Records from a data collection:
━━━━━━━━━━

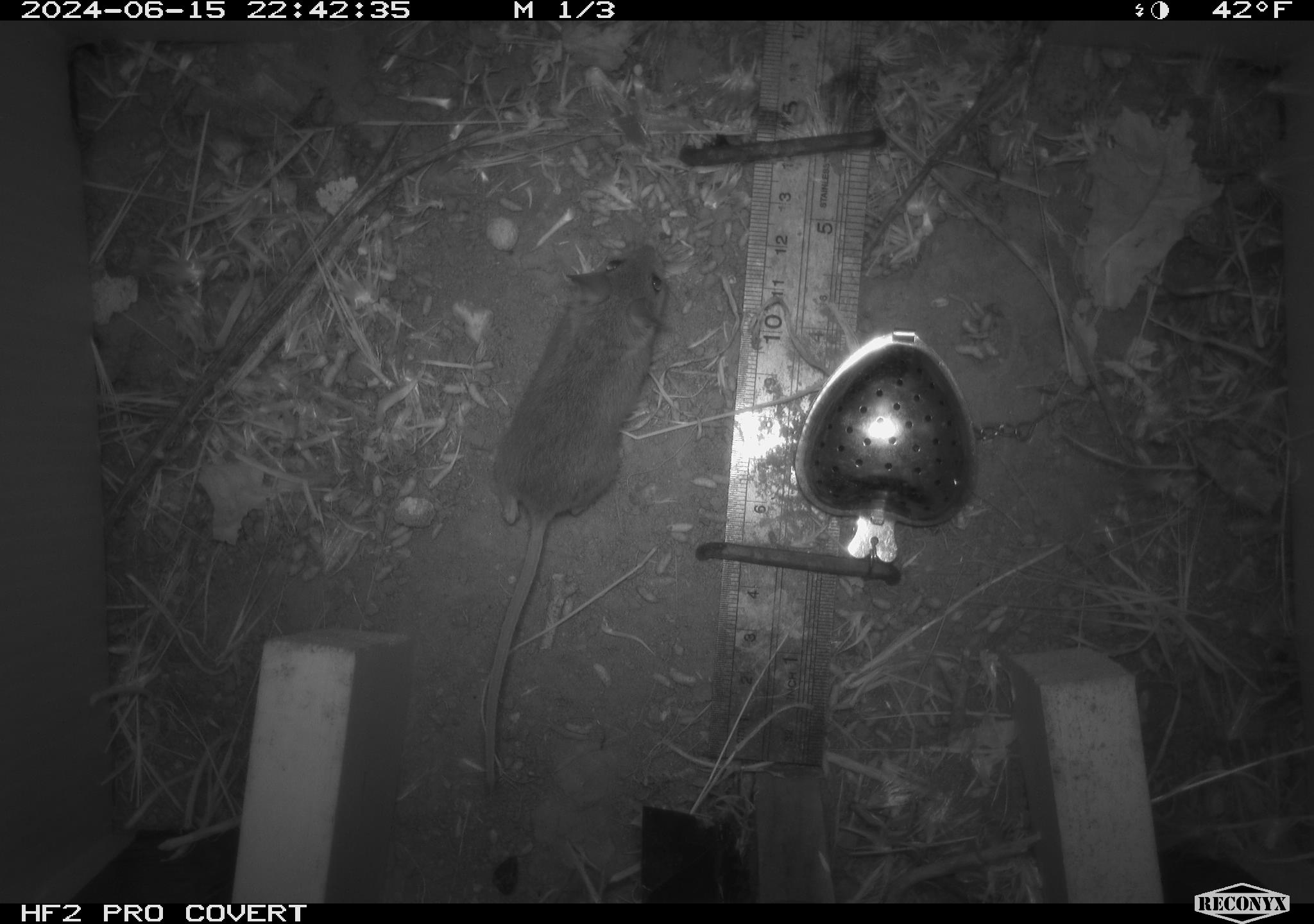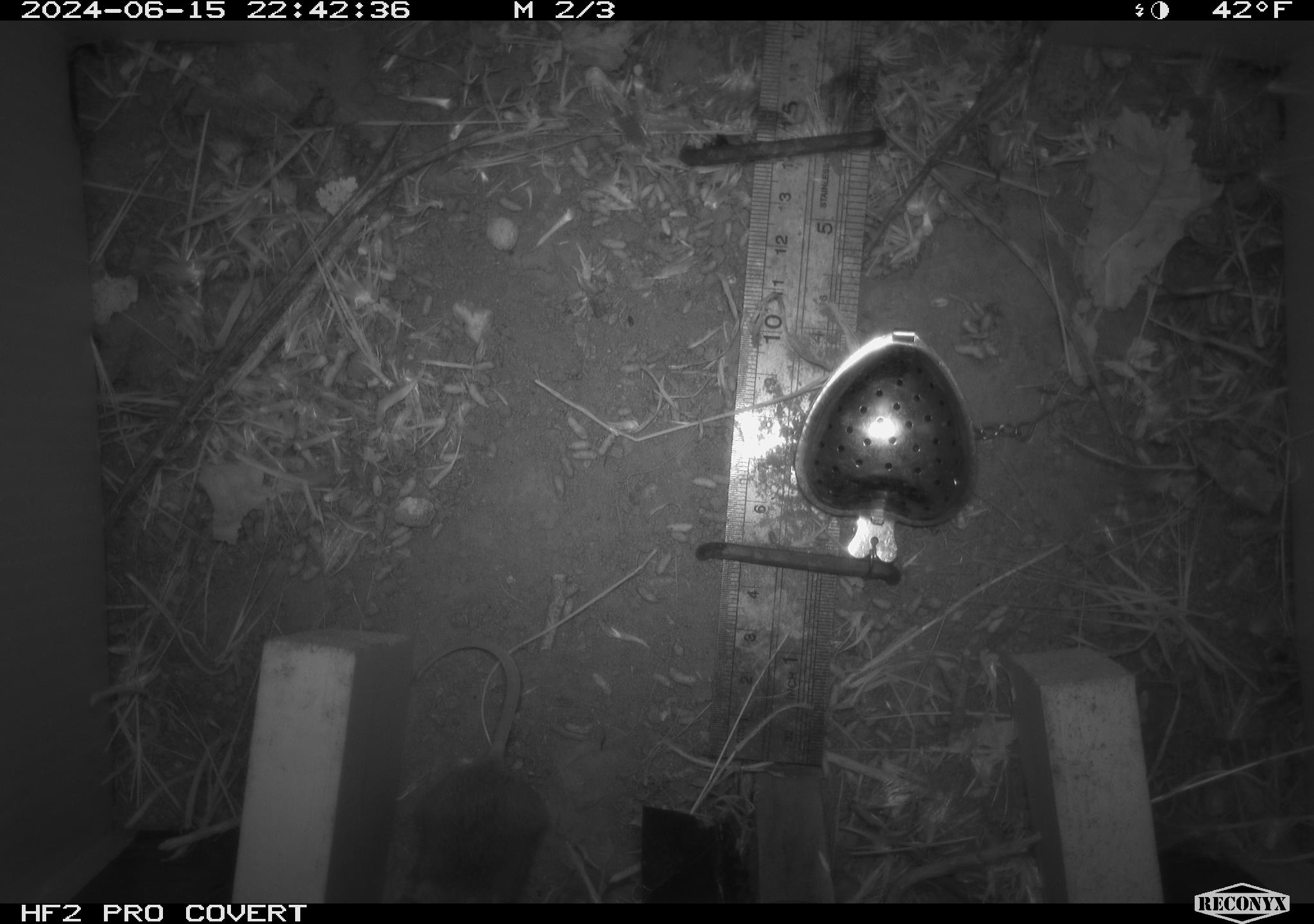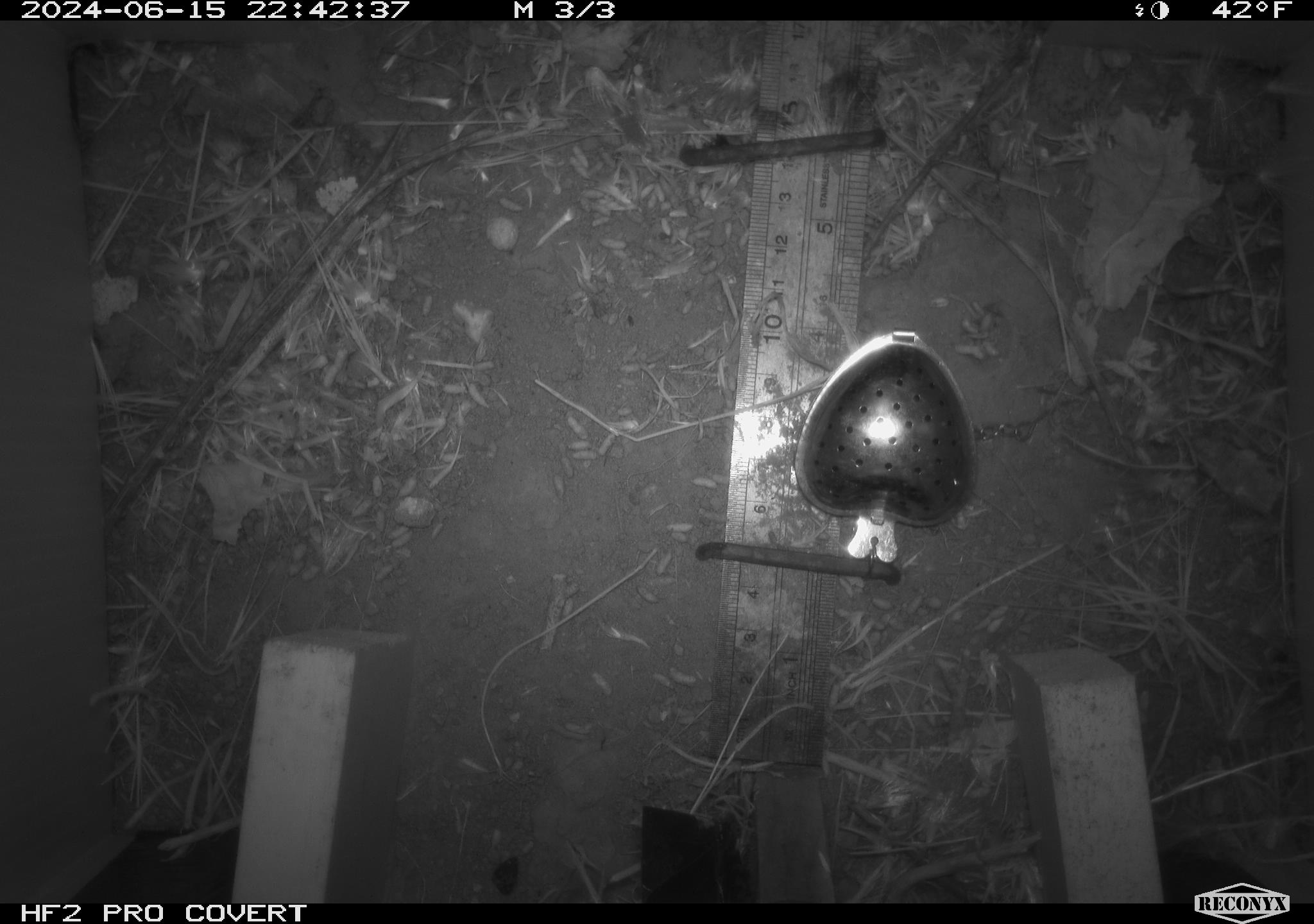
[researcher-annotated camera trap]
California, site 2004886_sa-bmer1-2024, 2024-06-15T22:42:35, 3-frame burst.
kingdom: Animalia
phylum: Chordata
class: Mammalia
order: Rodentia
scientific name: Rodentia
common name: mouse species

━━━━━━━━━━

__REQUIRED ACTION__: Please retype exactly the line containing "phylum: Chordata" and each line after it to the end of the records, and nothing more.

__EXERCISE OUTPUT__:
phylum: Chordata
class: Mammalia
order: Rodentia
scientific name: Rodentia
common name: mouse species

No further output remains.